1: Rio de Janeiro city 33 administrative regions were grouped into: Zona Norte (Ramos, Penha, Inhaúma, Irajá, Madureira, Anchieta, Pavuna, Jacarezinho, Complexo do Alemão, Maré, Vigário Geral), Zona Sul (Botafogo, Copacabana, Lagoa, Rocinha), Barra da Tijuca and Jacarepaguá (Jacarepaguá, Barra da Tijuca, Cidade de Deus), Grande Tijuca (Tijuca, Vila Isabel), Zona Oeste (Bangu, Campo Grande, Santa Cruz, Guaratiba, Realengo), Grande Méier, Centro (Zona Portuária, Centro, Rio Comprido, Santa teresa, São Cristóvão, Ilha de Paquetá), Ilha do Governador. Other municipalities of metropolitan area in: Baixada Fluminense (Duque de Caxias, Guapimirim, Itaguaí, Japeri, Magé, Mesquita, Nilópolis, Nova Iguaçu, Paracambi, Seropédica); Niterói; Leste Fluminense (Cachoeiras de Macacu, Itaboraí, Maricá, Rio Bonito, São Gonçalo, Tanguá); Petropólis. PPE: Personal Protection Equipment.

Overall, 8153 (39.6%) reported at least one comorbidity and 1038 (5.0%) reported three or more comorbidities (Table 2). Only 551 (31.3%) participants aged ≥ 60 years reported no comorbidity, and among this age group, 281 (15.9%) reported three or more comorbidities (p < .001). Overall, the most frequent comorbidities were obesity (14.7%), hypertension (14.0%), and asthma (9.0%).
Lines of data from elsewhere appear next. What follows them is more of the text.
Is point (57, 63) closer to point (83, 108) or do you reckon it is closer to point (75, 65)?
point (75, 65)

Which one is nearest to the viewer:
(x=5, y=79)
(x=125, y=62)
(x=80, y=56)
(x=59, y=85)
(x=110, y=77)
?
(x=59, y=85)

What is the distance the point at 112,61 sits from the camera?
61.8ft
Among participants aged ≥ 60 years, the most frequent were hypertension (42.2%), diabetes (18.6%), and obesity (13.6%). Only 2520 (12.2%) of the respondents reported being a current smoker and 4567 (22.2%) were former smokers.

Table 2.

Factors associated with the risk of developing severe COVID-19 (self-reported) among study participants according to age. Rio de Janeiro, Brazil, 2020.
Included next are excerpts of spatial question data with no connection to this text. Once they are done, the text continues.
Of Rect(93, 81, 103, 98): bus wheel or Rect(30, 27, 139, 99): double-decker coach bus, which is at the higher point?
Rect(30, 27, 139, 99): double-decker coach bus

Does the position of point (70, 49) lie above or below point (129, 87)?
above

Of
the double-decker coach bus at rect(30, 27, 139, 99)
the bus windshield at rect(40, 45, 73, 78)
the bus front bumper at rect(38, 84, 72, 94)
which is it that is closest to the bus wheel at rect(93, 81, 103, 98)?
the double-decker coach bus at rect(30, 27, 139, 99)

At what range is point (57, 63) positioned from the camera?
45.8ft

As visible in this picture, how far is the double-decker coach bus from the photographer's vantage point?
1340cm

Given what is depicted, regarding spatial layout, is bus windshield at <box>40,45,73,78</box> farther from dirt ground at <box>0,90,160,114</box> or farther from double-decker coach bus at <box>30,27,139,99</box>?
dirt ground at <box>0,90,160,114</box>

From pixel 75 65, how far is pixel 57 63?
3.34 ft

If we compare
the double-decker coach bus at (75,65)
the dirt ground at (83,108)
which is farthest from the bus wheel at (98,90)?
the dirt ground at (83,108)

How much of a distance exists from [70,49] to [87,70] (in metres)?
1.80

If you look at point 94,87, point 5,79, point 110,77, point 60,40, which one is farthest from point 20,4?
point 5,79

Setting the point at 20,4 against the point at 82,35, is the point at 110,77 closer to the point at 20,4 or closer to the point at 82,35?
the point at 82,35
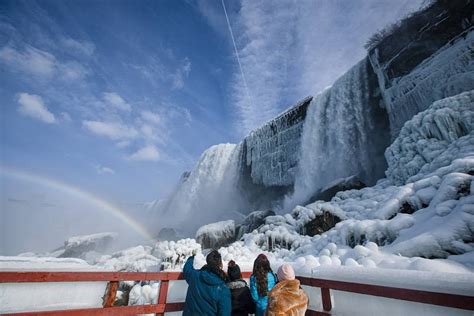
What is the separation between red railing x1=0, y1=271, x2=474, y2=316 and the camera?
1.75 m

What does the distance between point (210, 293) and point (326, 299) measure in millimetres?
1332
TotalN = 20,587 18–59 YearsN = 18,824 ≥ 60 YearsN = 1763 p-value
Number of comorbidities
 Mean (SD) 0.6 (0.9) 0.5 (0.9) 1.3 (1.3) < .001
 None 12434 (60.4) 11883 (63.1) 551 (31.3) < .001
 1 5254 (25.5) 4661 (24.8) 593 (33.6)
 2 1861 (9.0) 1523 (8.1) 338 (19.2)
 3+ 1038 (5.0) 757 (4.0) 281 (15.9)
Type of Comorbidity
 Obesity 3023 (14.7) 2784 (14.8) 239 (13.6) 0.16
 Hypertension 2873 (14.0) 2129 (11.3) 744 (42.2) < 0.001
 Asthma or bronchitis 1845 (9.0) 1734 (9.2) 111 (6.3) < 0.001
 Diabetes (type I or II) 1091 (5.3) 763 (4.1) 328 (18.6) < 0.001
 Apnea 958 (4.7) 823 (4.4) 135 (7.7) < 0.001
 Cardiovascular diseases 566 (2.7) 385 (2.0) 181 (10.3) < 0.001
 HIV 512 (2.5) 487 (2.6) 25 (1.4) 0.003
 Arthritis 461 (2.2) 300 (1.6) 161 (9.1) < 0.001
 Chronic liver disease 376 (1.8) 298 (1.6) 78 (4.4) < 0.001
 Cancer 251 (1.2) 136 (0.7) 115 (6.5) < 0.001
 Treated TB 156 (0.8) 126 (0.7) 30 (1.7) < 0.001
 COPD 137 (0.7) 74 (0.4) 63 (3.6) < 0.001
 Neurological conditions 127 (0.6) 110 (0.6) 17 (1.0) 0.051
 Thalassemia 94 (0.5) 90 (0.5) 4 (0.2) 0.13
 Stroke 58 (0.3) 34 (0.2) 24 (1.4) < 0.001
 Pulmonary fibrosis 22 (0.1) 12 (0.1) 10 (0.6) < 0.001
 Chronic kidney disease 19 (0.1) 15 (0.1) 4 (0.2) 0.052
 Active TB 9 (0) 9 (0) 0 (0) 0.34
 Organ transplantation 9 (0) 7 (0) 2 (0.1) 0.14
Tobacco/e-cigarette smoking < 0.001
 Never 13500 (65.6) 12832 (68.2)_ 668 (37.9)
 Former 4567 (22.2) 3695 (19.6) 872 (49.5)
 Current 2520 (12.2) 2297 (12.2) 223 (12.6)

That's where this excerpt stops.